Therapeutically targeting estrogen receptors may have a limiting effect on eosinophils, ILC2 and potentially other immune populations that may improve asthma symptoms in those females that experience perimenstrual worsening of asthma, with the caveat, that long-term use of estrogens or hormone receptor modulators may be detrimental to the lung microenvironment over time.
哮喘是一种慢性气道疾病,在生育期女性中比男性更为常见。人群研究表明,长期口服避孕药可降低生育年龄女性哮喘的发病风险。在本研究中,我们假设稳定状态的雌激素水平可降低气道炎症和对乙酰甲胆碱激发的气道高反应性。
对去卵巢 BALB/c 小鼠(Ovx)进行皮下激素植入(雌激素,Ovx-E2),以提供稳定水平的雌激素[68±2pg/ml]或安慰剂植入(Ovx-Placebo),然后进行卵清蛋白致敏和激发。在与乙酰甲胆碱激发同时,进行免疫表型分析,将炎症蛋白和免疫细胞与通过侵入性肺力学技术测量的更好或更差的肺功能结果相关联。

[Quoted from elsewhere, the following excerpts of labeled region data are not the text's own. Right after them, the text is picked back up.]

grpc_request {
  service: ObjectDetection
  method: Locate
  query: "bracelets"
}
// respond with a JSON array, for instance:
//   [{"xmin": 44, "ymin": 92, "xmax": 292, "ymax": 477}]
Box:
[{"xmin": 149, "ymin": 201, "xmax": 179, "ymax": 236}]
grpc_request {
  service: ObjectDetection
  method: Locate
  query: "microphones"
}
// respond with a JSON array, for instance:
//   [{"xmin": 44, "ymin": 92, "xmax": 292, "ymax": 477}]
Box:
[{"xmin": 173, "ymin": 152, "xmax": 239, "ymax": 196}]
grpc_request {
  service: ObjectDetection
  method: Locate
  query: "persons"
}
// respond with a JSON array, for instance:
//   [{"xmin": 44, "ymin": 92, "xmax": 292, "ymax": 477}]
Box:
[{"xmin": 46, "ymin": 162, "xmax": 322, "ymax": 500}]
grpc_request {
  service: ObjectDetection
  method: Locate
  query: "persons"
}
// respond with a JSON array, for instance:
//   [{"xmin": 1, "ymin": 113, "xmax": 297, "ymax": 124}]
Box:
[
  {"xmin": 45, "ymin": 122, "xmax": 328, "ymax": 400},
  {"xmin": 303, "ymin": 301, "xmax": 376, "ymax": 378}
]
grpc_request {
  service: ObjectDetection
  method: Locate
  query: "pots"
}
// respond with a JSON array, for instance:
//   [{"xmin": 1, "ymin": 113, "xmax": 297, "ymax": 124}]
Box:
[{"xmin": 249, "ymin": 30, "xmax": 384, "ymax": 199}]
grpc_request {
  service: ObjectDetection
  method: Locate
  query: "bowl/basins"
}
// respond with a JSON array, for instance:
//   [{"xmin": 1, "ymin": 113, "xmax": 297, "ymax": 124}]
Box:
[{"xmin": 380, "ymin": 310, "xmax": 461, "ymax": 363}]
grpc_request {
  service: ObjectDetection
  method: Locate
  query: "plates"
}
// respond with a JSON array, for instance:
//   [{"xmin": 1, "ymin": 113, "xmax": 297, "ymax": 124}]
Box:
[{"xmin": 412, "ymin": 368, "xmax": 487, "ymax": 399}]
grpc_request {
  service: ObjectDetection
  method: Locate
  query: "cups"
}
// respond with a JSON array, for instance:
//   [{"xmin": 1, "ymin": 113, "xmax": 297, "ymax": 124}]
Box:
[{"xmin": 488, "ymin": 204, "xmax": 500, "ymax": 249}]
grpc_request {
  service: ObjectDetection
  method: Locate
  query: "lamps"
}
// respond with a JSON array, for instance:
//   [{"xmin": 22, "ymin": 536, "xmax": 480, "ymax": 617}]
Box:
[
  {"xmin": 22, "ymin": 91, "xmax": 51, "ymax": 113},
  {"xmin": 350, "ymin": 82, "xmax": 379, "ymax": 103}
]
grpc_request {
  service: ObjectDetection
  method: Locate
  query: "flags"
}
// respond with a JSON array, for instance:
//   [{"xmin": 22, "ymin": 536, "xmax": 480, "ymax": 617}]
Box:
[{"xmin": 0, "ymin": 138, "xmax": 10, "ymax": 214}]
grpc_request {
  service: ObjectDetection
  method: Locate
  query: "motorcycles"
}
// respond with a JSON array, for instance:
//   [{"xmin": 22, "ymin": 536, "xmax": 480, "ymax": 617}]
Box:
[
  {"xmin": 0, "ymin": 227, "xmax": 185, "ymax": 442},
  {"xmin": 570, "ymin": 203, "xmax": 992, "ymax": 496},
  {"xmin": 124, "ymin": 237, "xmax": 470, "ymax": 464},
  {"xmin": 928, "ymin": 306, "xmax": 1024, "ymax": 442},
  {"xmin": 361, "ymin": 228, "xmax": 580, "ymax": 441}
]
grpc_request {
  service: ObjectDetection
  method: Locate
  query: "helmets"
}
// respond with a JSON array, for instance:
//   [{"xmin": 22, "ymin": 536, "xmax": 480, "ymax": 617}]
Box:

组织学分析显示,在去卵巢(OVX)动物中,总细胞浸润和气道周围黏液染色增加,导致稳定状态雌激素植入(OVX-E2-OVA)的动物比其他组(包括女性假手术操作(F-INTACT-OVA)和 OVX 植入安慰剂(OVX-Pl-OVA))的炎症评分更高。与 F-INTACT-OVA 相比,OVA 雾化气管内乙酰甲胆碱激发后,OVX-E2-OVA 中的气道阻力(Rrs)和肺弹性阻力(Ers)增加。免疫表型分析显示,在所有实验中,稳定状态的雌激素均减少了 BAL 中的 CD3+T 细胞、CD19+B 细胞、ILC2 和嗜酸性粒细胞。虽然这些常见的过敏细胞在 BAL 或气道中减少,但在剩余的肺组织中,中性粒细胞、CD3+T 细胞或 CD19+B 细胞没有变化。同样,与 F-INTACT-OVA 小鼠相比,OVX-E2-OVA 处理的动物的 BAL 中的炎症细胞因子(IL-5 和 IL-13)也减少,但在肺组织中,IL-5、IL-13 和 IL-33 在 OVX-E2-OVA 和 F-INTACT OVA 小鼠中是可比的。从肺中分离出 ILC2,并使用外源性 IL-33 刺激它们。当它们从 OVX-E2-OVA 动物中分离出来时,这些 ILC2 的细胞因子和趋化因子表达减少,表明稳定状态的雌激素抑制了 IL-33 介导的 ILC2 激活。
靶向雌激素受体的治疗可能对嗜酸性粒细胞、ILC2 和潜在的其他免疫细胞有一定的限制作用,这可能会改善那些经历经前期哮喘恶化的女性的哮喘症状,但需要注意的是,长期使用雌激素或激素受体调节剂可能会随着时间的推移对肺部微环境造成损害。